Cómo reconocer que un latiguillo va a fallar antes de que falle
Una de las ventajas del sistema hidráulico es que los fallos raramente son completamente inesperados. Hay señales que indican que un latiguillo está próximo a ceder:
- Manchas de aceite pequeñas debajo de la máquina, especialmente en zonas donde hay latiguillos.
- Sudoración de la manguera: una película de aceite muy fina en la superficie de la manguera, que no llega a gotear pero que indica que el sello interior ya no es perfecto.
- Cubierta exterior agrietada o con desgaste que expone las capas de refuerzo.
- Deformación visible en la manguera: protuberancias, aplastamientos o curvas excesivas.
- Pérdida de potencia en un actuador específico —cilindro, martillo, motor— que antes funcionaba bien.
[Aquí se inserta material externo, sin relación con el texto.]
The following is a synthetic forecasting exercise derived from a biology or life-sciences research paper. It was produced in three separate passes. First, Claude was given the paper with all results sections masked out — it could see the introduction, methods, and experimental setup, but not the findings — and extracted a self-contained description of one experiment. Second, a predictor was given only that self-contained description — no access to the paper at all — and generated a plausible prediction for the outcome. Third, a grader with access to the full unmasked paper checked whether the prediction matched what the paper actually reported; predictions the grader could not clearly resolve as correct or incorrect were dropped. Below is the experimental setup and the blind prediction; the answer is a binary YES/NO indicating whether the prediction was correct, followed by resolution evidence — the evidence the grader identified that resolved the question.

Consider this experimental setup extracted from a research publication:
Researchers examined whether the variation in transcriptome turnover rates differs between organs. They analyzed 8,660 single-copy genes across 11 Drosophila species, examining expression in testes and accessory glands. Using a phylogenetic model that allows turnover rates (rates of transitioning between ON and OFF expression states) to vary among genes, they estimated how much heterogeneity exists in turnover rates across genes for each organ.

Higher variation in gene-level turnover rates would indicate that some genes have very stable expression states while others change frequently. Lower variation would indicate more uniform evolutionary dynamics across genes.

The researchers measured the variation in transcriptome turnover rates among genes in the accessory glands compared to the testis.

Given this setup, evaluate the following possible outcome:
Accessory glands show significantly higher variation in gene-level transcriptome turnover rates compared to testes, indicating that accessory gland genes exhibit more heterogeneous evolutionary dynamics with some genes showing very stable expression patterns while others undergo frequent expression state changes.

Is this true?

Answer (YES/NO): YES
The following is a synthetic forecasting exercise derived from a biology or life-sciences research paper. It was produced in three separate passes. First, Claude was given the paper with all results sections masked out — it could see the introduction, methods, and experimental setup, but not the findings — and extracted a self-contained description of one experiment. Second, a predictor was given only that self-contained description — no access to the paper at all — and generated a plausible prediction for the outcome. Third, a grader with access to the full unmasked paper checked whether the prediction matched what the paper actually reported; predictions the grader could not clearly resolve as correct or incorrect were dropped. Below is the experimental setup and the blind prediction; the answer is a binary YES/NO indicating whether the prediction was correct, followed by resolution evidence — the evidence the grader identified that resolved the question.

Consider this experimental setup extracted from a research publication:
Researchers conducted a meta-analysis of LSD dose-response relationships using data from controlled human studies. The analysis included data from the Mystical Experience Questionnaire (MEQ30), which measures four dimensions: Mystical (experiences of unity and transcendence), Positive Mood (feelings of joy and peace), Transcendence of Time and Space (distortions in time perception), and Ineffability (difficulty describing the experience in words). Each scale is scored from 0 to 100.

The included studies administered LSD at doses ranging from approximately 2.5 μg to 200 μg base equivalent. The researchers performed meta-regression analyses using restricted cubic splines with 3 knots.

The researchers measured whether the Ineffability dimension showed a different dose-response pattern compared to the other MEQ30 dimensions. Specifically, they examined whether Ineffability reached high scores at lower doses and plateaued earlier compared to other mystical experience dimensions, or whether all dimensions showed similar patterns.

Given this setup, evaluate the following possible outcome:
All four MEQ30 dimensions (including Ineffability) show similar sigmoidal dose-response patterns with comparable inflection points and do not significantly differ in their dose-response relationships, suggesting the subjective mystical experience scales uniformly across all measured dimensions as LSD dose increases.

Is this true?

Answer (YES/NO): NO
Ante cualquiera de estas señales, el latiguillo debe revisarse y probablemente sustituirse antes de que ceda completamente. Un latiguillo que revienta en plena jornada no solo para la máquina: también puede suponer un riesgo para el operario si el aceite sale a alta presión, y genera un foco de riesgo de incendio si el aceite cae sobre superficies calientes.
Qué hacer cuando hay una fuga hidráulica
La gestión correcta de una fuga hidráulica tiene tres fases:
Parar la máquina y desactivar la presión. Seguir trabajando con una fuga activa acelera el daño al latiguillo y puede contaminar otros componentes con aceite a alta presión. Lo primero es parar, bajar todos los implementos al suelo para descargar los cilindros y esperar a que el sistema esté despresurizado.
Identificar el punto de fuga. No siempre es obvio: el aceite puede recorrer superficies y aparecer lejos del punto real de fuga. La inspección hay que hacerla con la presión liberada y con luz suficiente. En fugas pequeñas, una tira de papel o un paño puede ayudar a localizar el punto exacto.
Fabricar o sustituir el latiguillo. Un latiguillo que ha cedido no se repara: se sustituye. La manguera deteriorada no puede reforzarse ni parchearse. El nuevo latiguillo tiene que tener las mismas características que el original: misma manguera, mismos racores y el prensado correcto.
En METALSUR fabricamos latiguillos a medida con las dimensiones exactas del original, la presión de trabajo adecuada y los terminales correctos para cada conexión. En urgencias, cuando la máquina está parada y el tiempo cuenta, podemos fabricar el latiguillo el mismo día del contacto.
Mantenimiento preventivo: el mejor remedio
La sustitución preventiva de latiguillos es una práctica con mucho sentido económico. Un latiguillo que reventó en obra paraliza la máquina, contamina el suelo y puede dañar otros componentes. El coste de fabricar un latiguillo preventivamente —cuando ya tiene señales de desgaste pero todavía no ha cedido— es idéntico al de fabricarlo de urgencia, pero sin la máquina parada.
Una revisión de los latiguillos hidráulicos de la máquina cada temporada, con especial atención a los que tienen más flexión, más calor y más años, es la mejor inversión para evitar paradas no programadas.